267. Blue helmets
Some of the corruptions of the War on Drugs are obvious, like dirty cops and (much harder to detect and therefore, I suspect, proportionately even more common) dirty judges. (See post 53.)
But another type of corruption is more pervasive and much harder to perceive. If a judge suppresses drugs in one case, or dismisses charges against some life-wasting addict, what difference does it make? Trying to arrest our way out of the drug problem is like CĂșchulainn fighting the waves, or Herakles against the Hydra if Iolaus hadn't been so handy with the cautery.
The evident futility of so much of their working lives takes a toll on federal judges, I think. Not just in an existential, meaning-of-it-all way (though maybe in that way, too), but in the loss of any sense of connection between events inside the courtroom and events outside it.
Forty-nine percent of federal prisoners are locked up for drugs, and another 19.3% because of their immigration status. (Table 14 in this report.) How can a federal judge mete out the ferocious federal sentences for those offenses day after day without beginning to suspect that none of it makes the slightest difference to the prevalence of either drug use or illegal immigration?
Add to that sense of futility the moral corruption that always accompanies too-easy gratification. A business executive who can get his company to pay for whatever he wants soon discovers he wants more things. By self-selection judges are people who place a higher value on the gratifications of power than on money, as our Chief Justice somewhat back-handedly reminded us at the New Year. (See post 25.)
In drug cases federal judges can achieve the gratification of proving they're more powerful than Congress without paying the psychic price of responsibility for what happens next. What happens next was going to happen, anyway. "She should have died hereafter." It just doesn't matter.
Except to the individual defendant, of course. The real significance of victimless crimes, for judges, is that there's only one person in the courtroom.
This is, I think, the most corrosive form of corruption imposed on our society by the War on Drugs. There are powerful, internal psychological and emotional forces driving federal judges to think up ways to avoid imposing ridiculously-long sentences on people who are dangerous only to themselves and those unlucky enough to be related to them, or foolish enough to love them. Judges want to resist confronting the reality that a significant part of their professional lives is devoted to cruel futility; they enjoy the Oklahoma-judge-like rush that the exercise of power gives them; and they feel sorry for the poor schmucks standing in front of the bench.

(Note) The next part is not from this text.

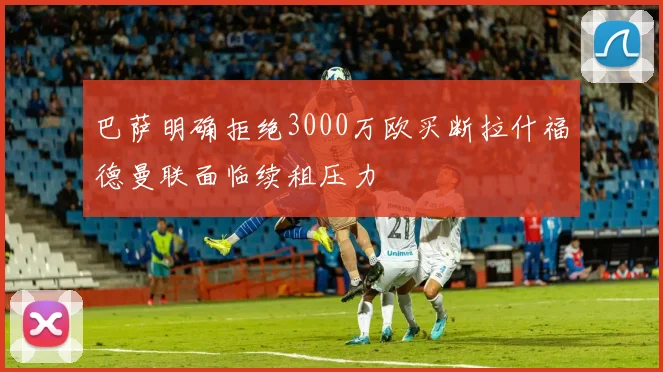 巴萨明确拒绝3000万欧买断拉什福德曼联面临续租压力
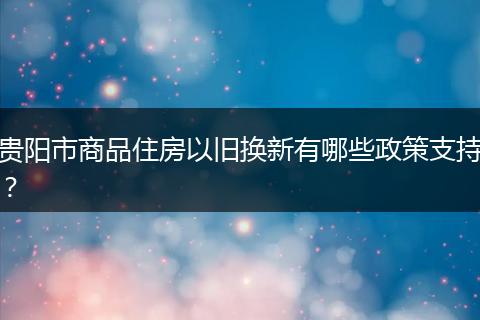 贵阳市商品住房以旧换新有哪些政策支持？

Against these powerful, personal currents is nothing but the impersonal imperative that they should subordinate themselves to the will of Congress. Really, it's not a fair fight.
One of the strongest evidences of judicial pathology is the nearly-universal practice of federal judges of referring to the prosecution as "the government." (See post 13.) The obvious implication is that the judiciary is not part of "the government" but something else. The less-obvious implication is that the judiciary isn't on the side of "the government."
I think most judges like to see themselves as standing between the people and "the government." It's a puerile fantasy, of course, but the unreality isn't the worst of it. The fantasy is based on an unexamined assumption that the people aren't the government: that democracy doesn't exist, or isn't legitimate. The most explicit statement of this mindset is found in the decision that held that the people can't control the influence of money in their elections:
What this means is that the government is not "the people ... collectively", but something alien, imposed upon them, from which they need to be protected.
With search and seizure law, judges promote themselves as the blue helmets in the War on Drugs. They consider themselves morally neutral.
The problem is that while it's easy to pretend the Constitution says this-that-or-the-other, once you start the pretense you can't stop, unless you're the Supreme Court. And the pose of moral neutrality that makes psychological sense for federal judges confronted with an endless conveyor belt of drug cases also requires a pose of moral neutrality as between rapists and rape victims, between murderers and murder victims. (See post 259.)
It means, above all, taking no responsibility for the consequences of tolerating extreme violence.
Monday, May 7, 2007 at 10:14PM in
"The government",
De-democratization,
Fourth amendment

Reader Comments (1)
The Blue Helmet Syndrome is more virulent on habeas review of state prosecutions. Whatever respect federal courts have for the will of Congress is more than they give to a mere state. And the time it takes a defendant to work his way through the state courts means that when he gets to federal court he is much more likely to be only interested party in the courtroom.
Also, my sense of US DOJ's approach to drug cases, at least in my jurisdiction, is that they are extremely careful and conservative in their filing decisions. This makes perfect sense because drugs are their main business. Few AUSAs would waste the time trying to win a marginal case when there are a stack of stronger cases waiting right behind.
State prosecutors have less ability to pick and choose among their fact patterns because they are more concerned with victim-ful crimes like rape and murder. When these cases arrive in federal court, they look weak from the police or procedural standpoint when compared to those generally brought by AUSAs. At least Stone v. Powell stops what I fear would be the wholesale reversal of 4th Amd cases.
Oh -- getting referred to as the "government" has always irritated me. Thanks for explaining why.